Begin

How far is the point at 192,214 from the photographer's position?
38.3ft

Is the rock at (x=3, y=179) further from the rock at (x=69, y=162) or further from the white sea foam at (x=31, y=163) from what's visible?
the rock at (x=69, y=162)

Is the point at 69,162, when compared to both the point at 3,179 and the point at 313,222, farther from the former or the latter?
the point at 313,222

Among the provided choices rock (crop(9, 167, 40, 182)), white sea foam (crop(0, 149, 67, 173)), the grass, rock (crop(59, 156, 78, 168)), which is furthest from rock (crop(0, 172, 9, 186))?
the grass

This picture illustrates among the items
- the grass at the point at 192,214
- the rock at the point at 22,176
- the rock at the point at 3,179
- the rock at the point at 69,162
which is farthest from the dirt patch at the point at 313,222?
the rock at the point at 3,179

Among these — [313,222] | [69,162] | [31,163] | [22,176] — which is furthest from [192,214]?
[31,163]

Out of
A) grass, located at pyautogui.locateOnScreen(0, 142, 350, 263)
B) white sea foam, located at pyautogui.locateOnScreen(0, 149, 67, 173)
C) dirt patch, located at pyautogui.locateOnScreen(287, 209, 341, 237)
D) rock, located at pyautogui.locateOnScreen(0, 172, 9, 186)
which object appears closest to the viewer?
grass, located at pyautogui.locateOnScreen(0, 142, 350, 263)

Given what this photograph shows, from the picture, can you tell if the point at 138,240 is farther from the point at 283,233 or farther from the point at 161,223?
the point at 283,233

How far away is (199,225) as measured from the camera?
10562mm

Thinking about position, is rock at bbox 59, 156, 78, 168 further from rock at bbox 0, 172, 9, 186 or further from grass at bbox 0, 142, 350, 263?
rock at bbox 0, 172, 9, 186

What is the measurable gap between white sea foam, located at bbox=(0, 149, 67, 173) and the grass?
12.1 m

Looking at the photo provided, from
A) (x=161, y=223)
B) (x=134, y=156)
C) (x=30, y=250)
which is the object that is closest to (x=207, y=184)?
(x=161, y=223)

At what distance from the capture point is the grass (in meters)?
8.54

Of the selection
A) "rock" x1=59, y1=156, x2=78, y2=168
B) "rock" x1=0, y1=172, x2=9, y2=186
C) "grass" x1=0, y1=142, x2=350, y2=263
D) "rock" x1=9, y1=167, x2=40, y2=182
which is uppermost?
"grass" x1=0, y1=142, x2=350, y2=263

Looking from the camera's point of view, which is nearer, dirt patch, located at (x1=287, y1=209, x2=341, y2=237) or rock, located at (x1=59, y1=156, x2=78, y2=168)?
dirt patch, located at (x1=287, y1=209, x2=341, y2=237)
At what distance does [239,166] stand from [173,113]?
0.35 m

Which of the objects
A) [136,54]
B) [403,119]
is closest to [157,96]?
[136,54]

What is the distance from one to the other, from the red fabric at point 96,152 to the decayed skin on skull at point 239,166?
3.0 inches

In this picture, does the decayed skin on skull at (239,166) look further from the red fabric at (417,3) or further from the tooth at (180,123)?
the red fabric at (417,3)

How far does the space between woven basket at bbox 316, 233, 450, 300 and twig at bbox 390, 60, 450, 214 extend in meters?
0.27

End

[Work to be completed]:
Can you copy all of the data above word for word, keeping every line as it appears?

[Exercise output]:
How far is the point at 192,214 from the photographer's position?
38.3ft

Is the rock at (x=3, y=179) further from the rock at (x=69, y=162) or further from the white sea foam at (x=31, y=163) from what's visible?
the rock at (x=69, y=162)

Is the point at 69,162, when compared to both the point at 3,179 and the point at 313,222, farther from the former or the latter?
the point at 313,222

Among the provided choices rock (crop(9, 167, 40, 182)), white sea foam (crop(0, 149, 67, 173)), the grass, rock (crop(59, 156, 78, 168)), which is furthest from rock (crop(0, 172, 9, 186))?
the grass

This picture illustrates among the items
- the grass at the point at 192,214
- the rock at the point at 22,176
- the rock at the point at 3,179
- the rock at the point at 69,162
which is farthest from the dirt patch at the point at 313,222?
the rock at the point at 3,179

Among these — [313,222] | [69,162] | [31,163] | [22,176] — which is furthest from [192,214]?
[31,163]

Out of
A) grass, located at pyautogui.locateOnScreen(0, 142, 350, 263)
B) white sea foam, located at pyautogui.locateOnScreen(0, 149, 67, 173)
C) dirt patch, located at pyautogui.locateOnScreen(287, 209, 341, 237)
D) rock, located at pyautogui.locateOnScreen(0, 172, 9, 186)
which object appears closest to the viewer?
grass, located at pyautogui.locateOnScreen(0, 142, 350, 263)

Given what this photograph shows, from the picture, can you tell if the point at 138,240 is farther from the point at 283,233 or farther from the point at 161,223?
the point at 283,233

How far away is (199,225) as measured from the camera?
10562mm

Thinking about position, is rock at bbox 59, 156, 78, 168 further from rock at bbox 0, 172, 9, 186 or further from grass at bbox 0, 142, 350, 263?
rock at bbox 0, 172, 9, 186

What is the measurable gap between white sea foam, located at bbox=(0, 149, 67, 173) and the grass?
12.1 m

Looking at the photo provided, from
A) (x=161, y=223)
B) (x=134, y=156)
C) (x=30, y=250)
which is the object that is closest to (x=207, y=184)?
(x=161, y=223)

At what distance from the capture point is the grass (in meters)?
8.54

Of the selection
A) "rock" x1=59, y1=156, x2=78, y2=168
B) "rock" x1=0, y1=172, x2=9, y2=186
C) "grass" x1=0, y1=142, x2=350, y2=263
D) "rock" x1=9, y1=167, x2=40, y2=182
which is uppermost?
"grass" x1=0, y1=142, x2=350, y2=263

Looking from the camera's point of view, which is nearer, dirt patch, located at (x1=287, y1=209, x2=341, y2=237) or rock, located at (x1=59, y1=156, x2=78, y2=168)?
dirt patch, located at (x1=287, y1=209, x2=341, y2=237)
At what distance does [239,166] stand from [173,113]?
0.35 m

Which of the objects
A) [136,54]
B) [403,119]
is closest to [157,96]?
[136,54]

What is the distance from one to the other, from the red fabric at point 96,152 to the decayed skin on skull at point 239,166?
3.0 inches

In this picture, does the decayed skin on skull at (239,166) look further from the red fabric at (417,3) or further from the tooth at (180,123)?
the red fabric at (417,3)

How far does the space between woven basket at bbox 316, 233, 450, 300 and twig at bbox 390, 60, 450, 214 extend in meters?
0.27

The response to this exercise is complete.